There are many issues facing UK companies at the moment. They’re dealing with the inflation that’s driving up costs and denting consumers’ discretionary income. And the Bank of England has warned of a recession this year. But it’s still hiking interest rates, with the base rate of 1.75% set to increase borrowing costs for companies. These factors pose risk, but they’re not preventing me from buying shares. Mondi (LSE: MNDI), a paper packaging company, is a FTSE 100 stock I’m buying at the moment.
Recent trading update
There were many positives in the recent half-year Mondi trading update. For example, group revenues increased to €4.5bn, up 37%. This excluded the Russian operations, which are set to be sold in the near future.
At the same time, the group has dealt exceptionally well with inflationary pressures. Indeed, underlying EBITDA increased 66% year on year to €942m, with very strong margins of 20.9%, up from 17.2% in the same period last year. Basic earnings per share also totalled 148.4 euro cents, up from just 54.4 cents in the prior year.
The fact that Mondi generates most of its energy needs internally, with biomass sources accounting for around 80% of fuels used in the process, has enabled this resilience. Further, it has also been largely successful in passing on any additional costs to customers. This differentiates Mondi from many other FTSE 100 stocks that have struggled to deal with such pressures.
The major uncertainty
Despite these excellent results, the Mondi share price still dropped around 5% on the day of the trading update. This was mainly due to one major uncertainty for the company: the Russian business.

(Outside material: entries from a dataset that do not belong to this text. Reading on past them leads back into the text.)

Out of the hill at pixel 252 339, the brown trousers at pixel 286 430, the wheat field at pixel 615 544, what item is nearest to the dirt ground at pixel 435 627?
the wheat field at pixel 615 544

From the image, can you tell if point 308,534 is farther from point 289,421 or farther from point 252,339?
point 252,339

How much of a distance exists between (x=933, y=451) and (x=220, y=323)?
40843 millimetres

Prior to the Russian invasion of Ukraine, the company generated around 20% of its underlying profits from the Russian entity. However, recognising the group’s corporate values and stakeholder responsibilities, Mondi has decided to sell these operations, and the divestment process is now under way.
Although the assets up for sale amount to around €1.7bn, it’s highly unlikely that the group will receive this price. Therefore, this could lead to asset write-downs in the future and a loss of future earnings.
Why am I still buying this FTSE 100 stock?
Although the disposal of its Russian operations leads to large amounts of uncertainty, I feel that the rest of the business is still extremely strong. The recent half-year update demonstrated this fact.
Further, there are many signs that this stock is now a bargain. It has a current price-to-earnings ratio of around 6, implying a major bargain. And the company recently raised its dividend by 8%, meaning Mondi now has a dividend yield of 4%, higher than in the past. For these reasons, I will continue to add Mondi shares to my portfolio.
The post Down over 25%, here’s a bargain FTSE 100 stock I’m buying appeared first on The Motley Fool UK.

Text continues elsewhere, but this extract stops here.